Records from a spatial question set:
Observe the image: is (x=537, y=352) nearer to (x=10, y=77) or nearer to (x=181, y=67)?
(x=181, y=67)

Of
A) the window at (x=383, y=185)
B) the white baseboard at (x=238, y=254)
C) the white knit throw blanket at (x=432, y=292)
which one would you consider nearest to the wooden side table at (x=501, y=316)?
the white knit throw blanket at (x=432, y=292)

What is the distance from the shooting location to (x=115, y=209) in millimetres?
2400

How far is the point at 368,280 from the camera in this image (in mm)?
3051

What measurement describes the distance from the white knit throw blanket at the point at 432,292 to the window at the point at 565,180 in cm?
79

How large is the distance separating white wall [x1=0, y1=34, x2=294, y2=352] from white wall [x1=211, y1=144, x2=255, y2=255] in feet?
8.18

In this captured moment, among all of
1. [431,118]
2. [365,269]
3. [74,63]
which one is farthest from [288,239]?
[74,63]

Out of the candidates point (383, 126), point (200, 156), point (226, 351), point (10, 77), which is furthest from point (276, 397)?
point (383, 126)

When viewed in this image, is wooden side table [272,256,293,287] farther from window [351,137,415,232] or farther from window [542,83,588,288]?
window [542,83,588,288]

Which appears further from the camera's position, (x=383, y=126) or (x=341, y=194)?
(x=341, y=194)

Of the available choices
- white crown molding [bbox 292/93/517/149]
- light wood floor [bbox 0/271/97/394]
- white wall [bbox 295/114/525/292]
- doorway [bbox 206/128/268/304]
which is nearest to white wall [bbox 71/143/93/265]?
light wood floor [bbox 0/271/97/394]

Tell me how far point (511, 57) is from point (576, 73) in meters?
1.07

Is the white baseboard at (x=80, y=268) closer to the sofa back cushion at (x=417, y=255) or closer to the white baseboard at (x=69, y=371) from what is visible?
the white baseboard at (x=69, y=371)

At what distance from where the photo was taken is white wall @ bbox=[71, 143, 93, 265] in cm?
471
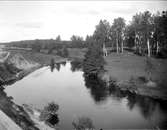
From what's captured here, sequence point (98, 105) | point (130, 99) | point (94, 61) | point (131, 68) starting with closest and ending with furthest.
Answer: point (98, 105) < point (130, 99) < point (131, 68) < point (94, 61)

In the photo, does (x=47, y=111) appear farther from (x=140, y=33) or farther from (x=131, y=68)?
(x=140, y=33)

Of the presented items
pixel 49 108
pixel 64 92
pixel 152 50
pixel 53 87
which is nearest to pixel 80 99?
pixel 64 92

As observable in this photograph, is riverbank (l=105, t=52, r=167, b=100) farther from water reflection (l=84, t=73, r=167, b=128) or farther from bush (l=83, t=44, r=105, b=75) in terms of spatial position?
bush (l=83, t=44, r=105, b=75)

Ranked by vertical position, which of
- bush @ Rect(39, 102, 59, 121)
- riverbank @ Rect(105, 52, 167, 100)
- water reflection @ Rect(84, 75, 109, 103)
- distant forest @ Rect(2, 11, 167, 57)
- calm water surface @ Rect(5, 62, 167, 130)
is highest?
distant forest @ Rect(2, 11, 167, 57)

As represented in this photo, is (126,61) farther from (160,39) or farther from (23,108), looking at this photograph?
(23,108)

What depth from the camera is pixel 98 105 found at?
42.2 meters

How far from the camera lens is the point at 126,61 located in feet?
248

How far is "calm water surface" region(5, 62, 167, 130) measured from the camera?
109ft

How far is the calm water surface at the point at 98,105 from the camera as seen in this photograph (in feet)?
109

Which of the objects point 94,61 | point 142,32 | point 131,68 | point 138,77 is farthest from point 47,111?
point 142,32

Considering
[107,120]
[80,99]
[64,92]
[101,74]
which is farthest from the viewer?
[101,74]

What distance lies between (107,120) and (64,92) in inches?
863

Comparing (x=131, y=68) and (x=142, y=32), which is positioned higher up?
(x=142, y=32)

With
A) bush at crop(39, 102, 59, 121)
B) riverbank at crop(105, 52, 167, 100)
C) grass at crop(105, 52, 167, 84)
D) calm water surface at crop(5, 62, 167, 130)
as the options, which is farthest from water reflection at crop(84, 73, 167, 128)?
bush at crop(39, 102, 59, 121)
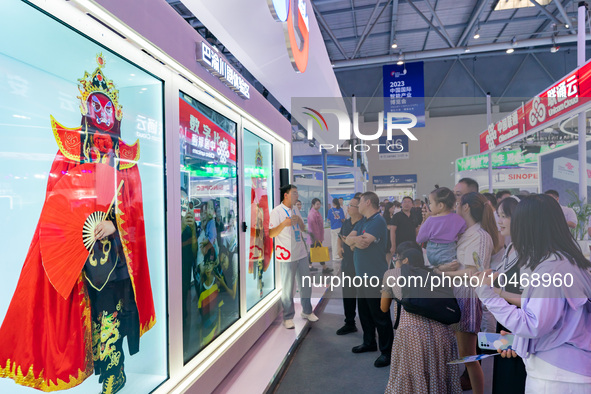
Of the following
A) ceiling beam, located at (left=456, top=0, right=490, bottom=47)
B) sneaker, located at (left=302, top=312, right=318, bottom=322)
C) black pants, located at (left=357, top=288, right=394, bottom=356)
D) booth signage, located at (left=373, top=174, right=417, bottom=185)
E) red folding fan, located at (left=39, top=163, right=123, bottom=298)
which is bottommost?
sneaker, located at (left=302, top=312, right=318, bottom=322)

SET TASK
Return everything in the material from the line containing "As represented in" down through the last line of the material, both ends included, reproducing each line exactly and leaving out the pictures.

EXPECTED OUTPUT
As represented in this photo, is (126,61) farther from (160,39) or farther from (23,108), looking at this photograph?
(23,108)

What depth from the camera is pixel 98 105 found at?
42.2 meters

How far from the camera lens is the point at 126,61 located in feet?
248

How far is "calm water surface" region(5, 62, 167, 130) measured from the camera?
109ft

How far is the calm water surface at the point at 98,105 from the camera as seen in this photograph (in feet)?
109

Which of the objects point 94,61 | point 142,32 | point 131,68 | point 138,77 is farthest from point 47,111?
point 142,32

Considering
[107,120]
[80,99]
[64,92]
[101,74]
which is farthest from the viewer?
[101,74]

What distance lies between (107,120) and (64,92) in inches?
863

Comparing (x=131, y=68) and (x=142, y=32), which is positioned higher up?
(x=142, y=32)

With
A) bush at crop(39, 102, 59, 121)
B) riverbank at crop(105, 52, 167, 100)
C) grass at crop(105, 52, 167, 84)
D) calm water surface at crop(5, 62, 167, 130)
as the options, which is farthest from water reflection at crop(84, 73, 167, 128)?
bush at crop(39, 102, 59, 121)
Of the following
A) ceiling beam, located at (left=456, top=0, right=490, bottom=47)
B) sneaker, located at (left=302, top=312, right=318, bottom=322)
C) black pants, located at (left=357, top=288, right=394, bottom=356)
D) booth signage, located at (left=373, top=174, right=417, bottom=185)
E) red folding fan, located at (left=39, top=163, right=123, bottom=298)
which is bottommost?
sneaker, located at (left=302, top=312, right=318, bottom=322)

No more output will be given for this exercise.